A Ball on an Incline

(Illustration)

check, then click the parameters and play button to make the spring invisible.
check, then click set parameters and play button to add the angle tool.

A ball is on an incline and slides without friction until it hits a spring as shown (position is given in meters and time is given in seconds).  You can make the spring invisible and add the angle tool by checking one of the above boxes.  Also shown are the force vectors, one for each force (the red ones) and one for the total force acting (the blue one).  The energy of the system is shown in the three bar graphs on the right: kinetic energy (orange) gravitational potential energy (blue), and elastic potential energy (green).  Restart.
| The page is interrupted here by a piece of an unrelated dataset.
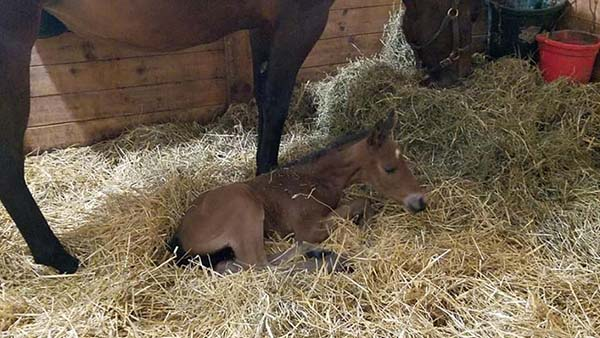 EC Photo of the Day: First Foal of 2019 For Too Sleepy To Zip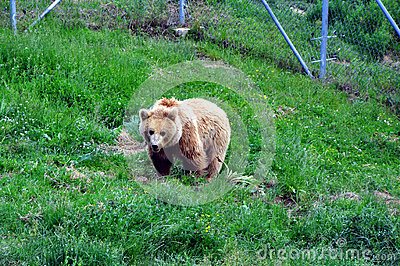 BEAR SANCTUARY near Prishtina for all of Kosovo's privately kept brown bears.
Let's begin by going about this problem as we would have in Chapters 3 and 4.  First we need to define a convenient set of axes.  A convenient set of axes is with one axis along the incline and the other axis perpendicular to the incline.  This choice allows us to have one direction where there is no acceleration (the direction perpendicular to the incline) and one direction where there is an acceleration (down the incline).  There is also another reason for this choice.  It allows use to decompose only one force instead of two.  We have to decompose the gravitational force into a component along the incline and one perpendicular to the incline.  How do we deal with the spring force?  Well, the honest answer is that while we can analyze the forces to determine the acceleration, it is not tremendously useful as the spring force is not constant.

Run the animation and look a the Normal force and the gravitational force verses the spring force.  The spring is not compressed initially, then compresses, then uncompresses.  During this time the net force on the ball changes dramatically.  As a consequence the acceleration of the ball changes dramatically as well.

Since the forces change over the course of the motion of the ball, the acceleration of the ball is not constant throughout the motion of the ball.  Newton's laws and kinematics clearly fall short.  What to do?  Use energy!  At the starting point of the motion of the ball, it has no kinetic energy, no elastic (spring) potential energy, and gravitational potential energy.  As the ball moves down the incline some of the gravitational potential energy is converted to kinetic energy.  When the ball hits the spring, the kinetic energy and the gravitational potential energy get converted to elastic (spring) potential energy.

Watch the animation and describe how all of the potential energy due to the compressed spring gets converted to other types of energy.